Story: Compute grid observability

Goal
Status
Acceptance
Tasks
Decisions
Out of scope
See also

This page documents a story in Sprint 15. It captures the goal, current status, acceptance criteria, and the tasks that compose it.

Goal

Make the compute grid observable: TimescaleDB telemetry pipeline feeding a unified dashboard with RAG service health.

Status

Field	Value
State	DONE
Parent sprint	Sprint 15
Now	Completed 2026-03-21.
Waiting on	None.
Next	None.
Last touched	2026-03-21

Continued in: Service lifecycle controller (sprint 16).

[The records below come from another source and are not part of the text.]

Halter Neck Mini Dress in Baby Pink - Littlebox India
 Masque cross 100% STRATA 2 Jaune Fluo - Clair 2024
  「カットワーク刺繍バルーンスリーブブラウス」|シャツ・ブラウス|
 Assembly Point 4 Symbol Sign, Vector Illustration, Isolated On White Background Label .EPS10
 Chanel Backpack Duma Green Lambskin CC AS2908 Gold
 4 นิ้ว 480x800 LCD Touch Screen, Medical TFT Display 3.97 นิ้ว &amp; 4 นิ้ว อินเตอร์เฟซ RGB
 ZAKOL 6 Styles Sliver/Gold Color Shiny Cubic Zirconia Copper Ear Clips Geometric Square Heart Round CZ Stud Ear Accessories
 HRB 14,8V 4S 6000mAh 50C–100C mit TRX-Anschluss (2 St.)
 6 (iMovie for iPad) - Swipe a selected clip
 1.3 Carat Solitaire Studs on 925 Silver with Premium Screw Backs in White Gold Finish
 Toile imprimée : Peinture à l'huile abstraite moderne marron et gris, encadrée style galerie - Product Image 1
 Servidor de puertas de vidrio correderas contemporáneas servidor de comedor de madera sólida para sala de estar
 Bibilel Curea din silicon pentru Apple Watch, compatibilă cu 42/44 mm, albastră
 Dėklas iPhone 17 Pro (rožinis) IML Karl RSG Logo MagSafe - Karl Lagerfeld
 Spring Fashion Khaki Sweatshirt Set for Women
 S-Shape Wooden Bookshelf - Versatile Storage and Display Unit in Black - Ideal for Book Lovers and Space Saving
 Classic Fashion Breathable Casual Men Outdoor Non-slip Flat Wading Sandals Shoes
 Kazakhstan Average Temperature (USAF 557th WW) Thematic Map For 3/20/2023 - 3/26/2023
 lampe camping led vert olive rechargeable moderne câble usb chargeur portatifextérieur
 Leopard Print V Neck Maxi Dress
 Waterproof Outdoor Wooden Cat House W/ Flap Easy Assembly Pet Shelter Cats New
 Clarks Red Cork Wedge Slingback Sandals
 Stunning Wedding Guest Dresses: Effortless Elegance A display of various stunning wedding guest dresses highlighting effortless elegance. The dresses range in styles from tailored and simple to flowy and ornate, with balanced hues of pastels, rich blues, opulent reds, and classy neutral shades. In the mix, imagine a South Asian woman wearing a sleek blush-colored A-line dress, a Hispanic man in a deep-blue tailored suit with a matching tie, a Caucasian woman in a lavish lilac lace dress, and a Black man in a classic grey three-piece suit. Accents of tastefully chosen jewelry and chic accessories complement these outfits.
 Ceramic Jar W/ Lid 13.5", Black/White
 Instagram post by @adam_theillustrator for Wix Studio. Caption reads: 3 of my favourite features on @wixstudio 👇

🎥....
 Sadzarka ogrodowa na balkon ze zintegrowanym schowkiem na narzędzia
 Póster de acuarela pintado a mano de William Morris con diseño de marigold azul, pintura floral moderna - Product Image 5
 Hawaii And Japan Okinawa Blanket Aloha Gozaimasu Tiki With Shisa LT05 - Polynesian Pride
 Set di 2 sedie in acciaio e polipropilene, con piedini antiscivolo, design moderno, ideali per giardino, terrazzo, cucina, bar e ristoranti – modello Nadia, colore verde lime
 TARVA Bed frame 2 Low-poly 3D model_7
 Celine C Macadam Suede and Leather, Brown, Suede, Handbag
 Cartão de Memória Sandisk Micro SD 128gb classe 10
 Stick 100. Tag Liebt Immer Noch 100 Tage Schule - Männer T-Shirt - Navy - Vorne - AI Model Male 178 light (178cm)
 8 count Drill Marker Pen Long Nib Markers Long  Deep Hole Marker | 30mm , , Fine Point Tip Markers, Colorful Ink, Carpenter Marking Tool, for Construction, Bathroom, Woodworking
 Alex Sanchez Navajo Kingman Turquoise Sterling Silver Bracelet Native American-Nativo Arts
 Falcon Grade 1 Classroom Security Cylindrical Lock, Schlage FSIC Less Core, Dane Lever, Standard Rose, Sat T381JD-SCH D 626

Sprint 15 added the RAG service dashboard; sprint 16 adds the controller component that manages service definitions + instances + lifecycle events.

Acceptance

Two TimescaleDB hypertables (grid samples + node samples), 30-day retention.
Server-side poller + node-side reporter via NATS.
get_grid_stats unified NATS endpoint for the dashboard.
Service heartbeat publisher + RAG dashboard live across all domain services.

Tasks

Task	State	Start	End	Description
Add compute grid telemetry pipeline	DONE	2026-05-20	2026-03-21	Two new TimescaleDB hypertables (ores_compute_grid_samples_tbl + ores_compute_node_samples_tbl, 30-day retention); server-side compute_grid_poller (async Boost.ASIO coroutine, 30s); node-side node_stats_reporter publishing node_sample_message to NATS; unified get_grid_stats NATS request/reply for dashboard.
Add service dashboard with live RAG status	DONE	2026-05-20	2026-03-21	TimescaleDB hypertable for service heartbeat samples; reusable header-only heartbeat publisher coroutine over NATS; Qt UI dashboard with RAG (red/amber/green) status indicators; integrated into all domain services.

Decisions

Single unified get_grid_stats endpoint: replaces N ad-hoc queries with one efficient call.
Header-only heartbeat publisher coroutine: reusable across every service.

Out of scope

Alerting + paging — future.